Only the lines below from the one with "Black stones in" through the one with "Protect your information." are to be written out, exactly and without any images.

Short text fragments from websites:

- - - - -

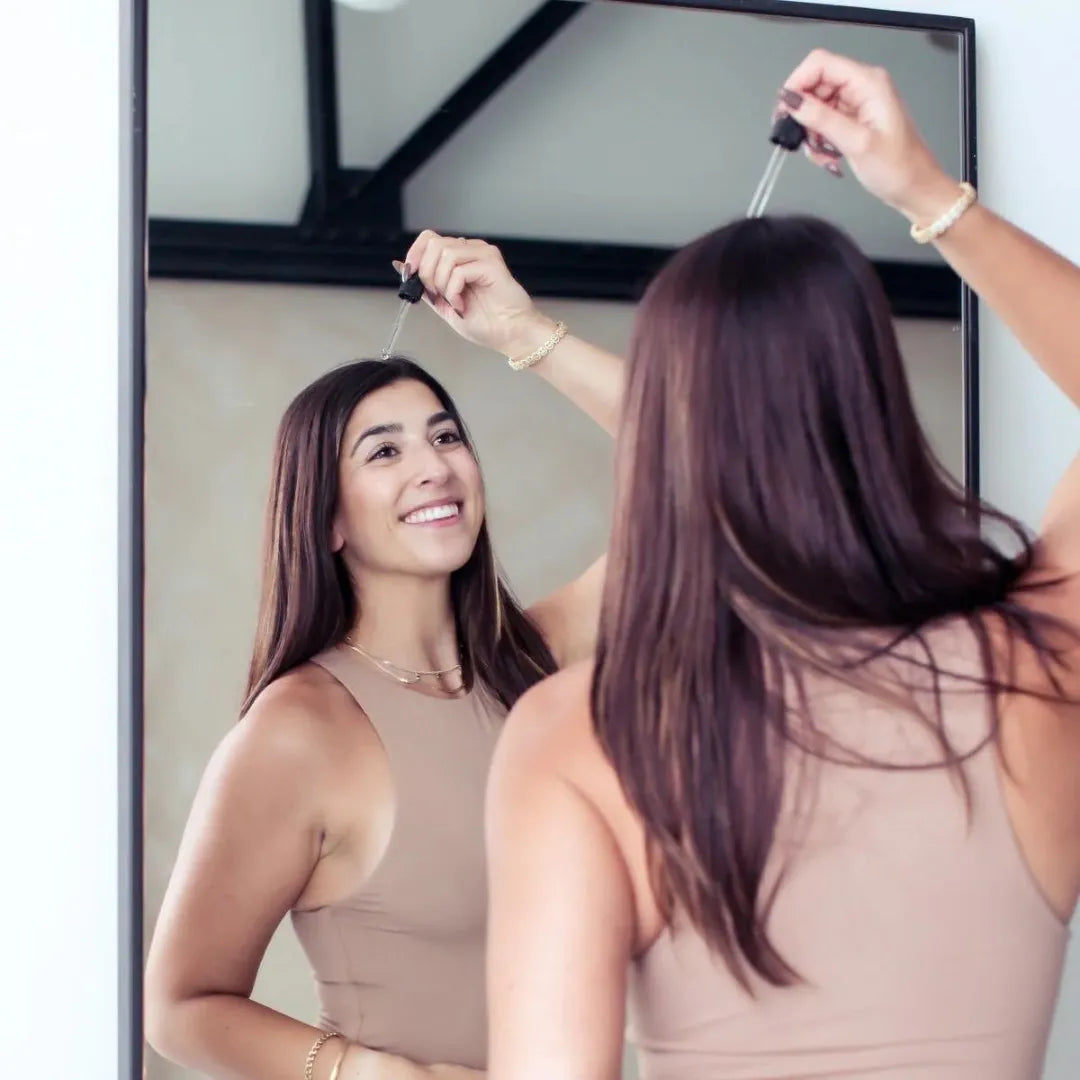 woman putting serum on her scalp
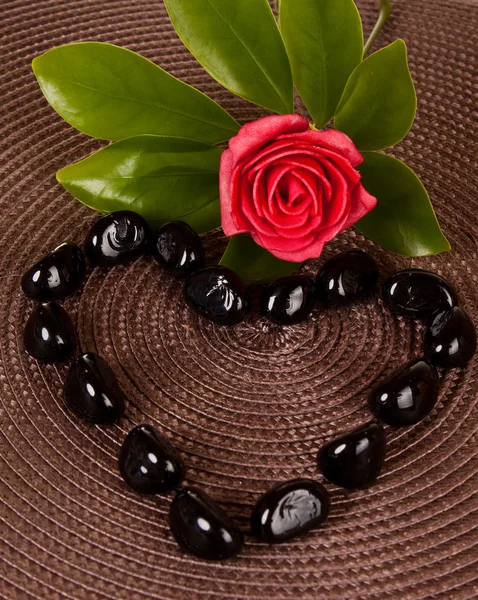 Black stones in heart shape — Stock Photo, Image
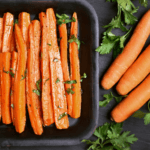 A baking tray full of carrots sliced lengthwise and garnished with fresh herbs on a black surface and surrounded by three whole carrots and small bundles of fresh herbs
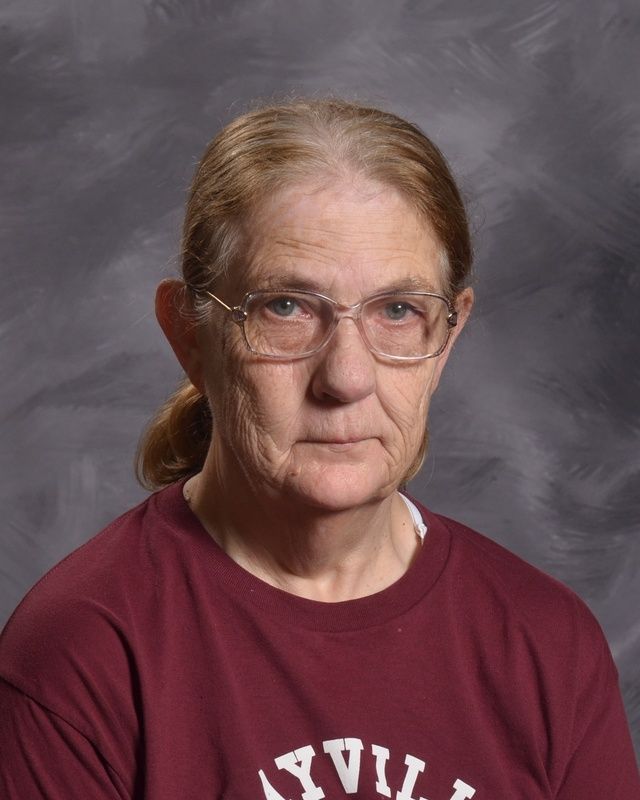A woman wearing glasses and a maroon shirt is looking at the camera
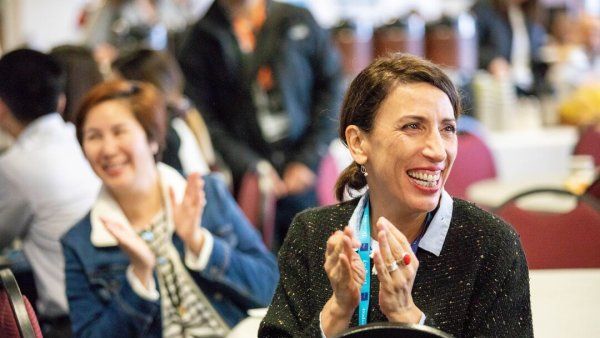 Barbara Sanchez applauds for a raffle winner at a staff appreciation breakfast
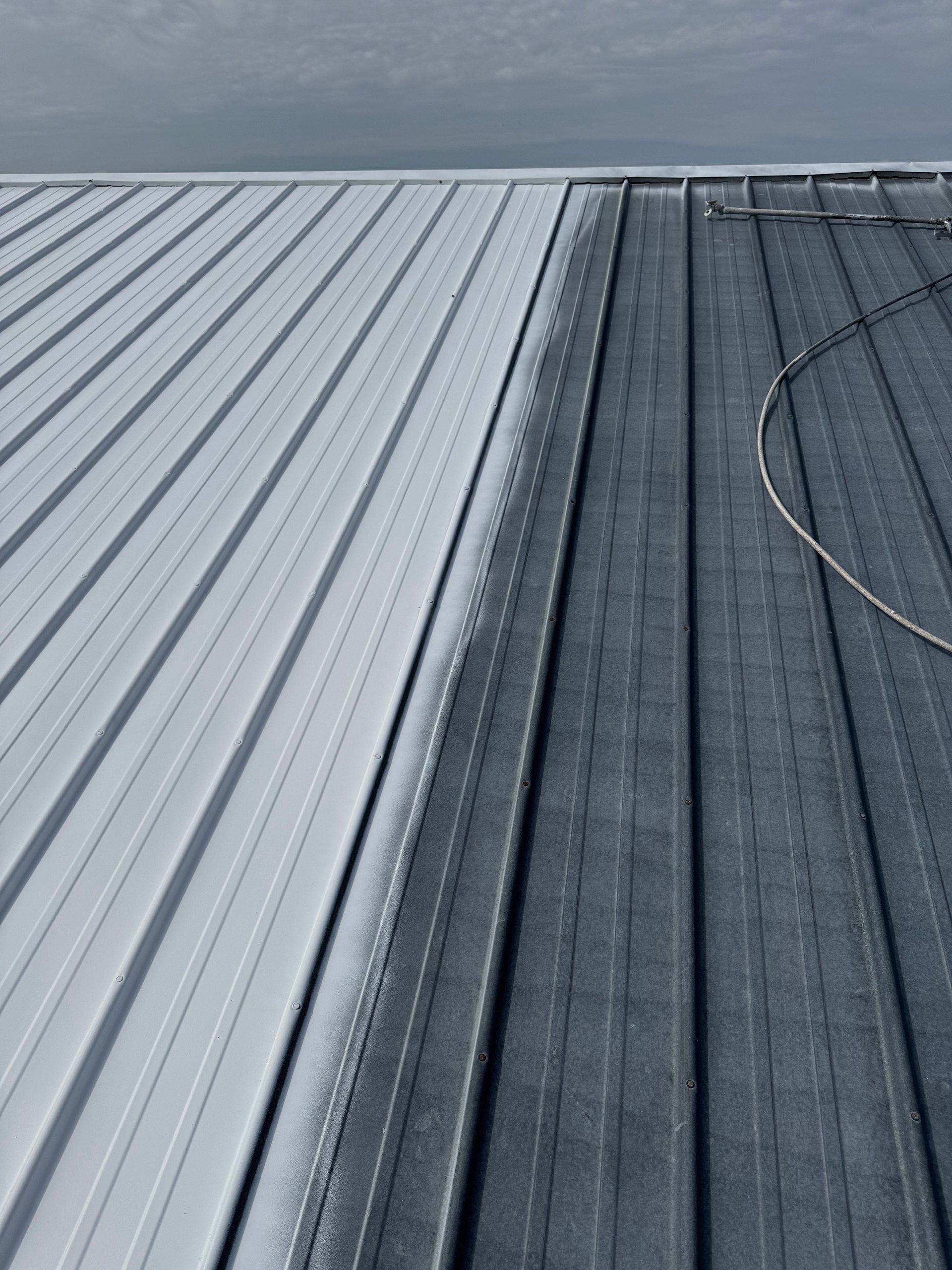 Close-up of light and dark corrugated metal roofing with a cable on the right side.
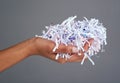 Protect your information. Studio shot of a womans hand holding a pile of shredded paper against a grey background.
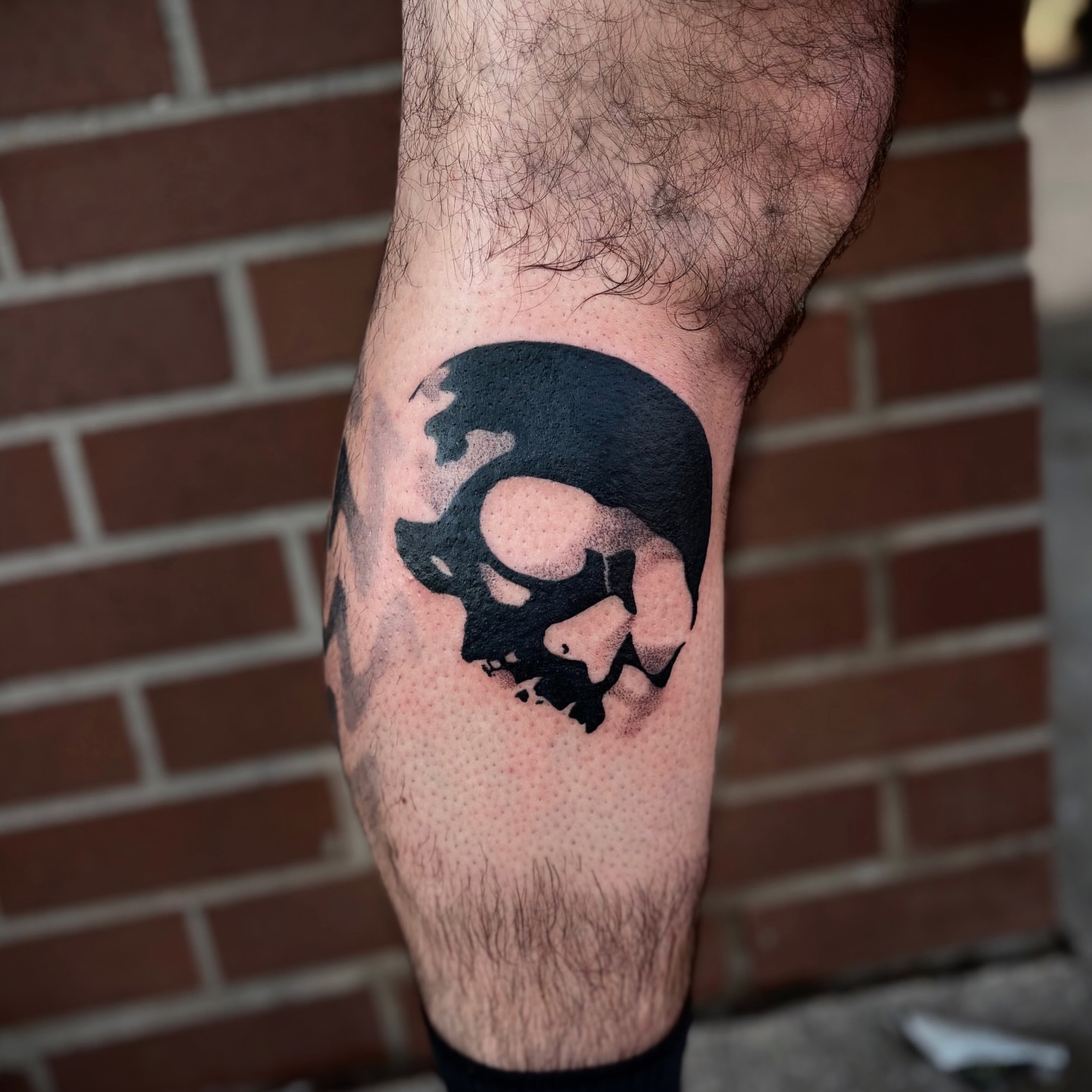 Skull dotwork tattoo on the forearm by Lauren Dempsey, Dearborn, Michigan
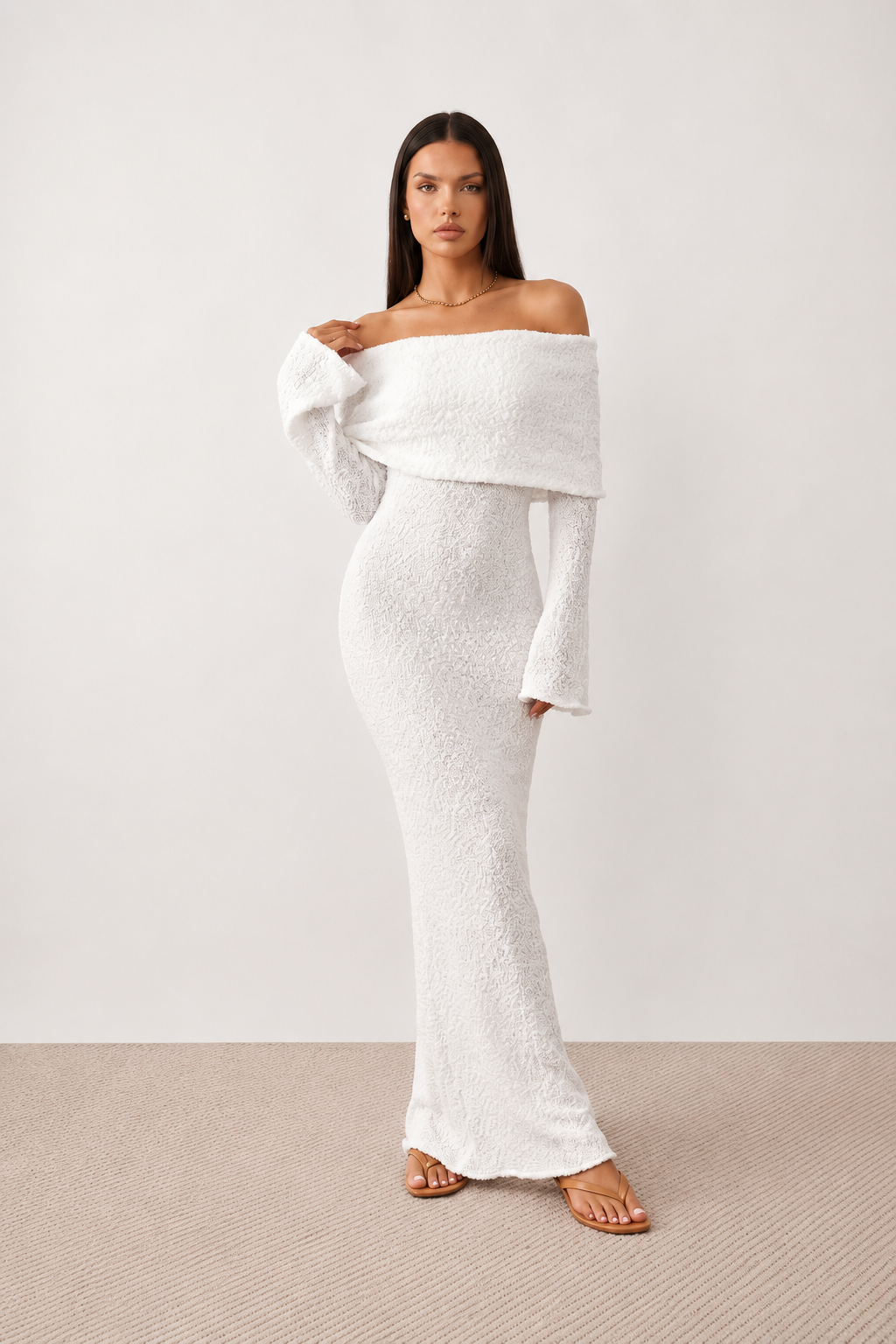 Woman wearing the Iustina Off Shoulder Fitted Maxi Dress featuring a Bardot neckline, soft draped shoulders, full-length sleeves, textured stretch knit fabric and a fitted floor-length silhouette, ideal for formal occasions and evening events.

- - - - -

**Problem solution**
 Black stones in heart shape — Stock Photo, Image
 A baking tray full of carrots sliced lengthwise and garnished with fresh herbs on a black surface and surrounded by three whole carrots and small bundles of fresh herbs
A woman wearing glasses and a maroon shirt is looking at the camera
 Barbara Sanchez applauds for a raffle winner at a staff appreciation breakfast
 Close-up of light and dark corrugated metal roofing with a cable on the right side.
 Protect your information. Studio shot of a womans hand holding a pile of shredded paper against a grey background.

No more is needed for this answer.